● WHAT NEEDS TO BE DONE
Copy every one of the records below word for word, keeping each line as it appears.
[START OF PROVIDED MATERIAL]
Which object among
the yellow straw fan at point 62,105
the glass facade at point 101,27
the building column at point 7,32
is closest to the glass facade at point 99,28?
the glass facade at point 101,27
[END OF PROVIDED MATERIAL]
● FULL ANSWER
Which object among
the yellow straw fan at point 62,105
the glass facade at point 101,27
the building column at point 7,32
is closest to the glass facade at point 99,28?
the glass facade at point 101,27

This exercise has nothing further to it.